Quando todos viram o problema, mas ninguém viu o menino
Morte em zoológico expõe falhas sucessivas do poder público e da sociedade — que depois finge surpresaA morte de Gerson de Melo Machado, jovem com histórico de transtornos mentais, no zoológico de João Pessoa, tornou-se mais um episódio em que a omissão aparece em cena — tarde demais, como sempre. A conselheira tutelar Verônica Oliveira relatou que o jovem sonhava em ir para a África cuidar de leões, e que seu histórico revelava comportamentos de risco ignorados por quem deveria garantir proteção efetiva.
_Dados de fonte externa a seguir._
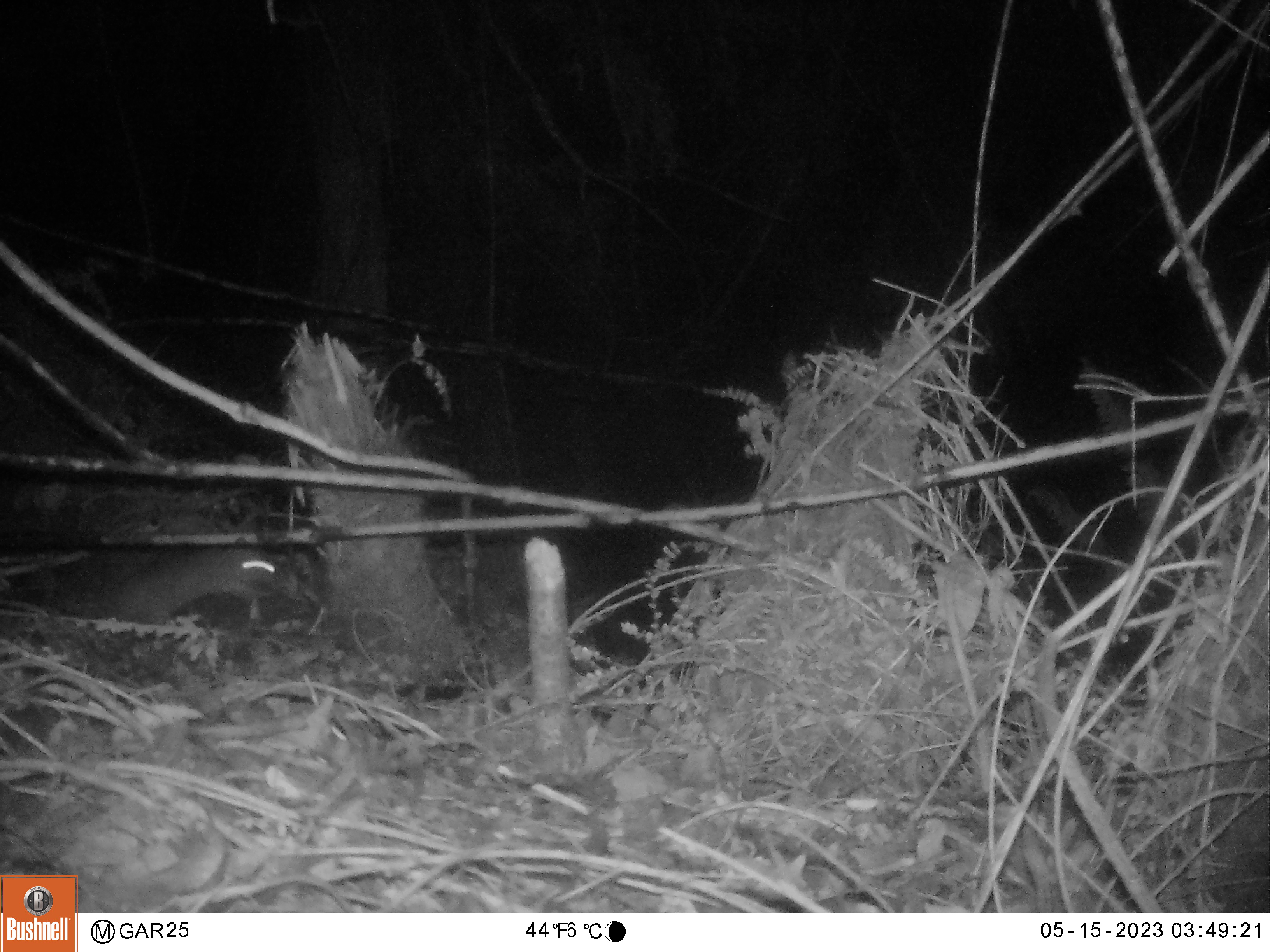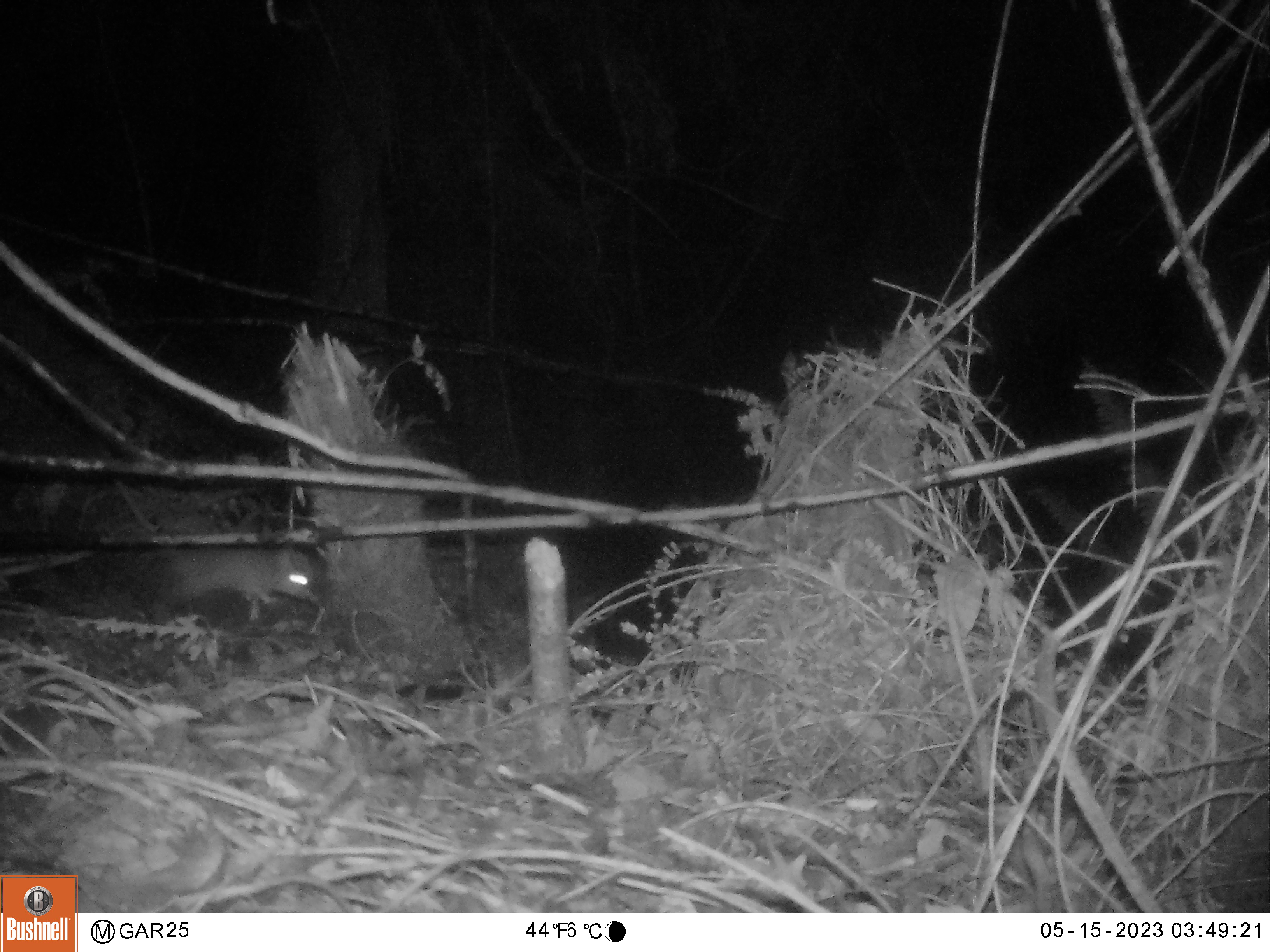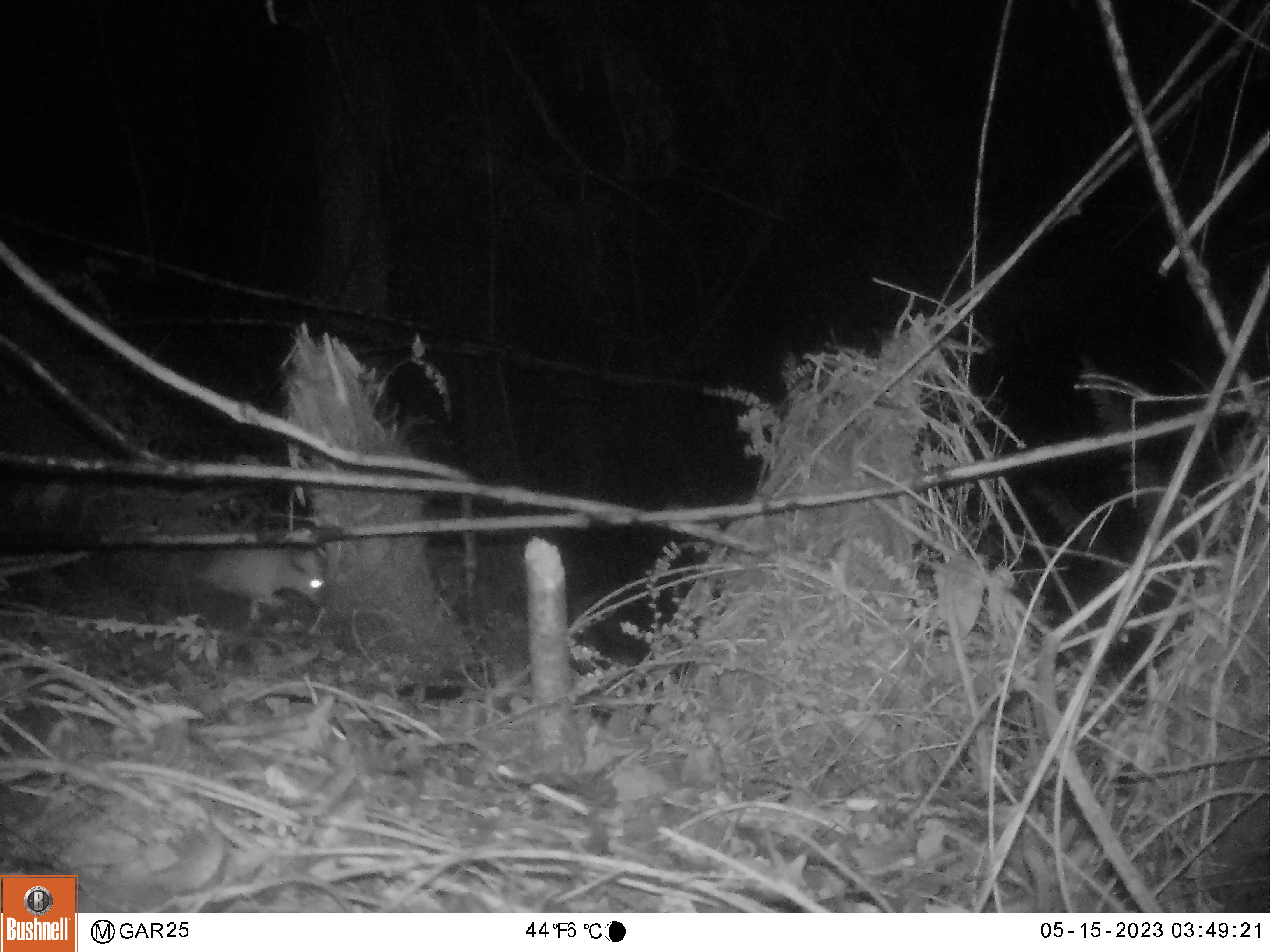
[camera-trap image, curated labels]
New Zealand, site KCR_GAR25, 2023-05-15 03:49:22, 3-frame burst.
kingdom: Animalia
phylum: Chordata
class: Mammalia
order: Rodentia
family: Muridae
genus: Rattus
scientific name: Rattus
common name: rat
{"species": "rat (Rattus)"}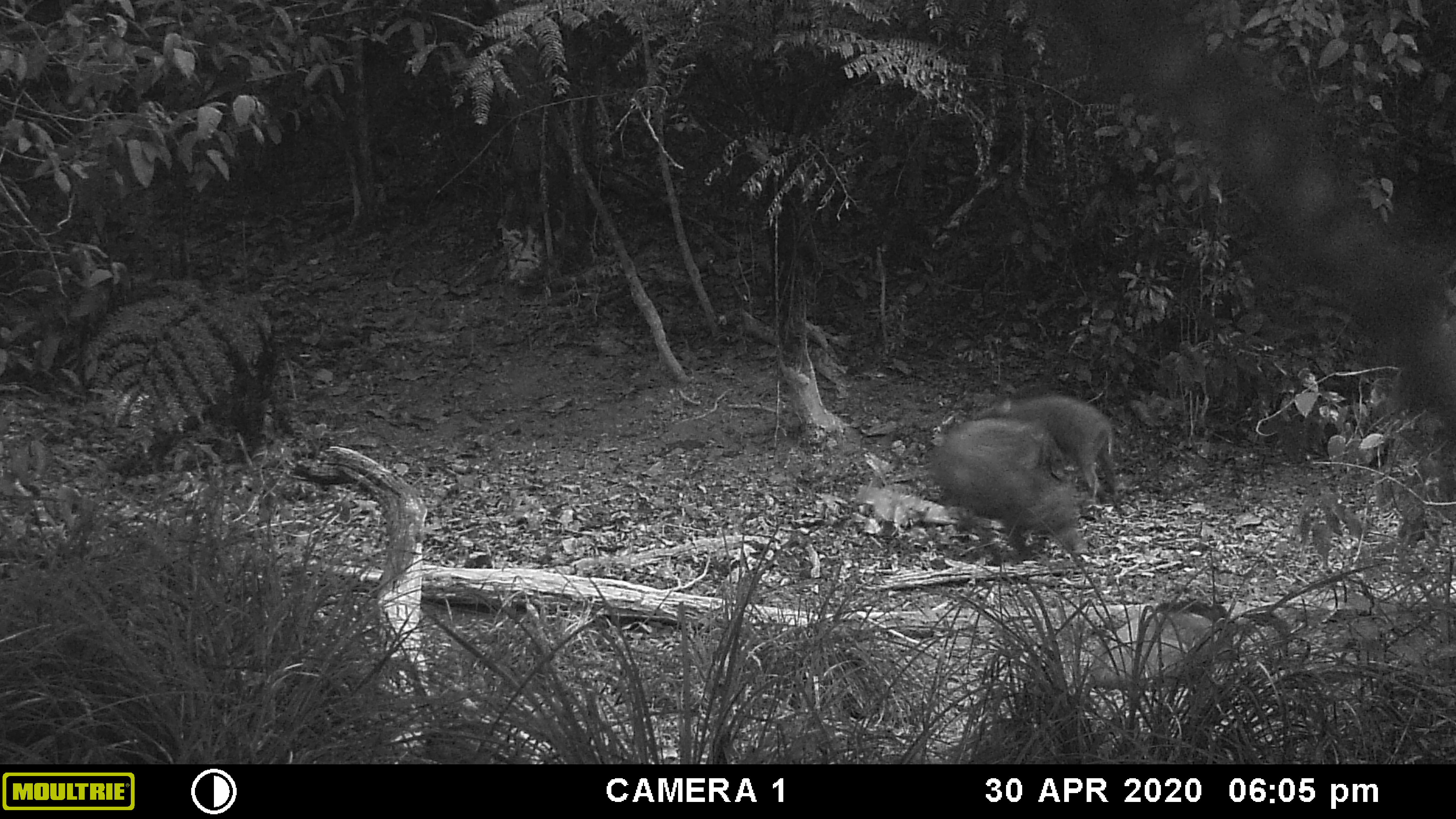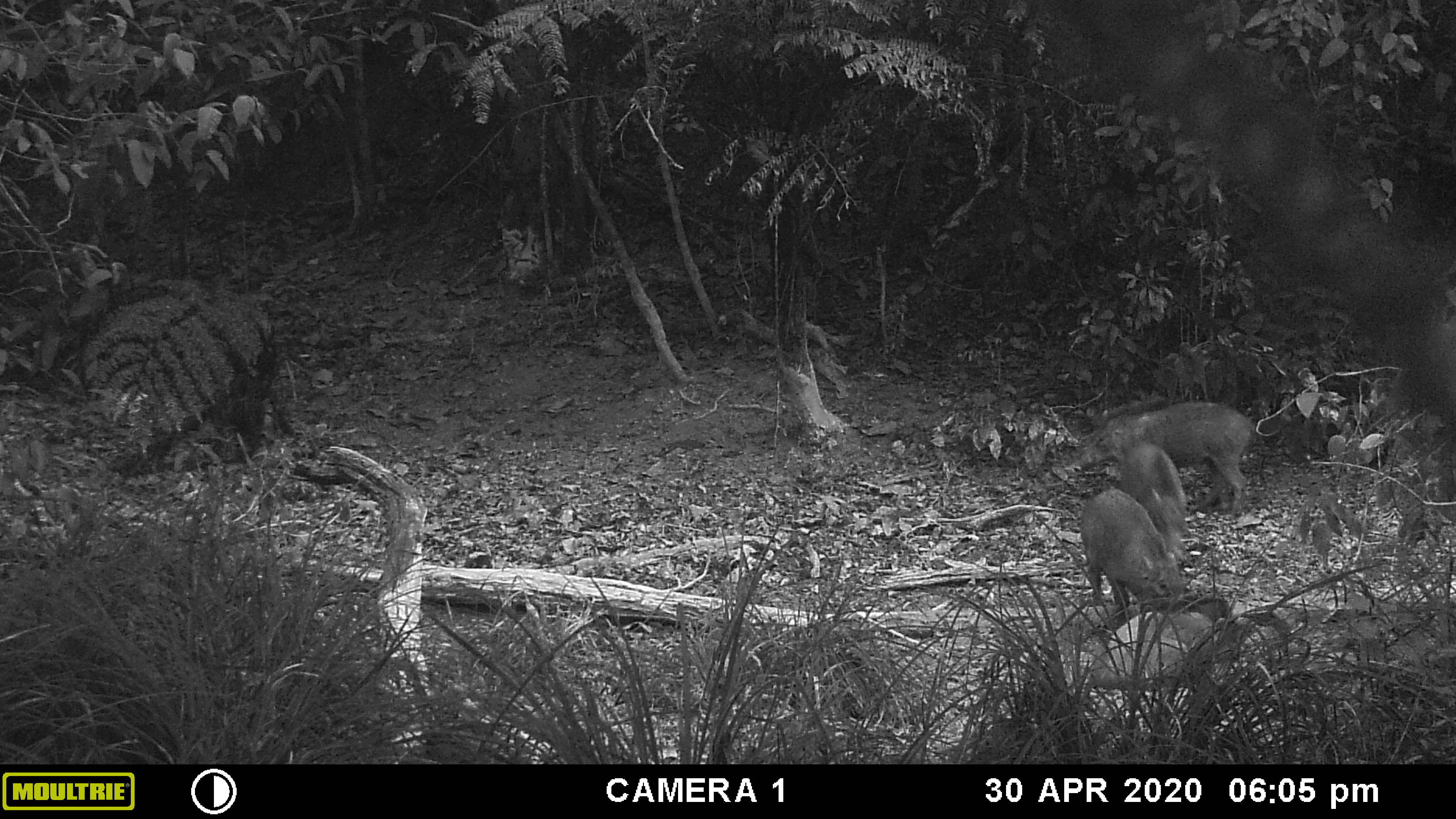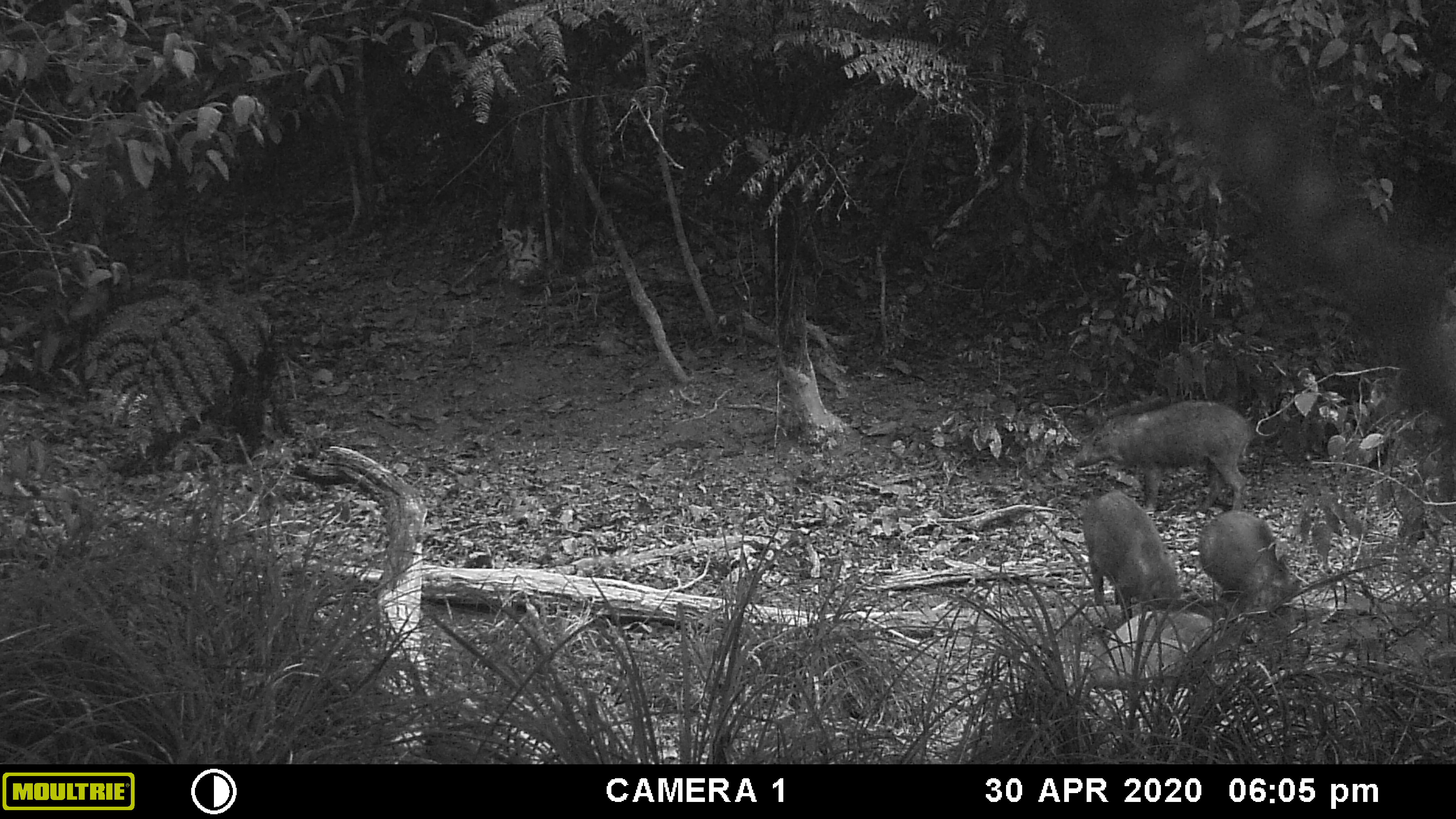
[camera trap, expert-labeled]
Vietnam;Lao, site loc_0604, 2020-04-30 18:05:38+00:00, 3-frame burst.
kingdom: Animalia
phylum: Chordata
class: Mammalia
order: Artiodactyla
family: Suidae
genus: Sus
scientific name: Sus scrofa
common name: eurasian wild pig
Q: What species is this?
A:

Gerson, acompanhado pelo Conselho Tutelar desde os 10 anos, já havia tentado entrar no trem de pouso de um avião e, neste ano, atirado um paralelepípedo contra uma viatura da Polícia Militar. Nada disso foi suficiente para que o Estado garantisse o acompanhamento psiquiátrico solicitado pelo conselho — um detalhe burocrático que, como tantos outros, ficou sem resposta.
No relato da conselheira, ecoa o abandono que marcou a vida do jovem: único entre cinco irmãos a não ser adotado, filho de mãe com esquizofrenia e avó também com transtornos mentais. Um quadro que a sociedade costuma enxergar com a mesma profundidade com que lê manchetes rápidas: superficialmente e tarde demais.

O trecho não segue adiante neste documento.